Machado e il Nobel a Trump: il comitato di Oslo blocca la cessione
Articolo Precedente
Articolo Successivo
Redazione Esteri
-
L'istituto Nobel di Oslo ha posto un chiaro e definitivo argine a ogni ipotesi di trasferimento dell'onorificenza, intervenendo dopo le dichiarazioni della leader venezuelana anti-Maduro Corina Machado, la quale, nei giorni scorsi, aveva espresso la volontà di cedere o condividere il proprio premio Nobel per la pace con il presidente degli Stati Uniti Donald Trump. L'ente norvegese, attraverso una nota ufficiale, ha ribadito che il premio, una volta assegnato, non può in alcun modo essere revocato, condiviso o trasferito ad altri, chiarendo che si tratta di una decisione permanente e immutabile. Machado, che aveva auspicato di incontrare Trump per portargli questa proposta, sostenendo che il riconoscimento appartenesse in realtà al popolo venezuelano e che questi volesse donarlo al presidente americano, si è dunque vista bloccare sul nascere ogni possibilità di procedere in tal senso.

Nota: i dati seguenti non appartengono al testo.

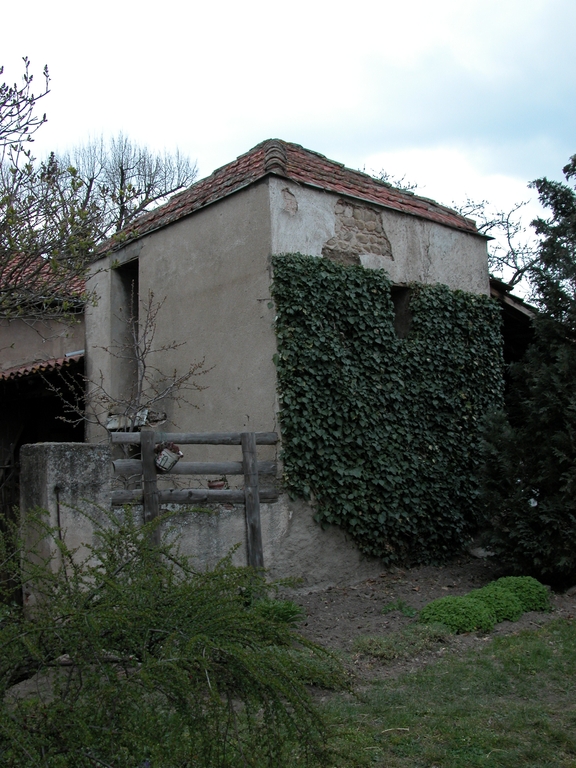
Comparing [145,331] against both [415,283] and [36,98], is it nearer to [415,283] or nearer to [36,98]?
[415,283]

L'imminente incontro a Washington e le mosse di distensione
Proprio l'incontro tra i due, secondo fonti vicine al partito di Machado, "Vente Venezuela", sembra ora molto probabile che avvenga a Washington DC, dove la leader dell'opposizione, uscita dal paese in dicembre per la cerimonia di premiazione e non ancora rientrata, potrebbe essere ricevuta già nella giornata di mercoledì. Da parte sua, Trump ha pubblicamente dichiarato di non vedere l'ora di incontrare Machado, inviando nel contempo segnali di distensione verso Caracas, definendo "molto importante e intelligente" la recente mossa del governo venezuelano di rilasciare alcuni prigionieri politici e affermando di aver annullato un'ulteriore ondata di azioni punitive precedentemente pianificata.
Il valore simbolico del gesto e la chiusura istituzionale
Al di là dell'impossibilità materiale di trasferire il premio, la vicenda ha comunque un forte valore simbolico, poiché evidenzia il tentativo di Machado di utilizzare il prestigio del Nobel come leva diplomatica e di riconoscimento internazionale, indirizzandolo verso una figura che considera cruciale per la risoluzione della crisi nel suo paese. Tuttavia, la presa di posizione dell'Istituto di Oslo, netta e senza appello, chiude qualsiasi spazio a interpretazioni o a negoziati sul destino del riconoscimento, riaffermando l'inviolabilità del processo di assegnazione e la natura strettamente personale del Titolo. Resta, dunque, soltanto il significato politico del gesto proposto, che rimane tale, mentre il premio fisico e il titolo rimangono irrevocabilmente legati alla persona del vincitore originario.
Uno scenario in evoluzione tra diplomazia e gesti di rottura
La situazione continua a evolversi su un doppio binario: da un lato, le rigide regole istituzionali che governano un premio di portata mondiale, dall'altro, la dinamica politica, fatta di gesti eclatanti e di aperture negoziali, che vede Machado tentare di sfruttare ogni piattaforma possibile per tenere alta l'attenzione sulla crisi venezuelana. L'episodio del Nobel, seppur risolto in modo perentorio dal comitato, si inserisce in questo quadro più ampio, che comprende le mosse di avvicinamento dell'amministrazione Trump e le reazioni di Caracas, in un momento che sembra accennare a una fase di cauta e fragile trattativa, della quale l'incontro atteso a Washington potrebbe rappresentare un prossimo, significativo capitolo.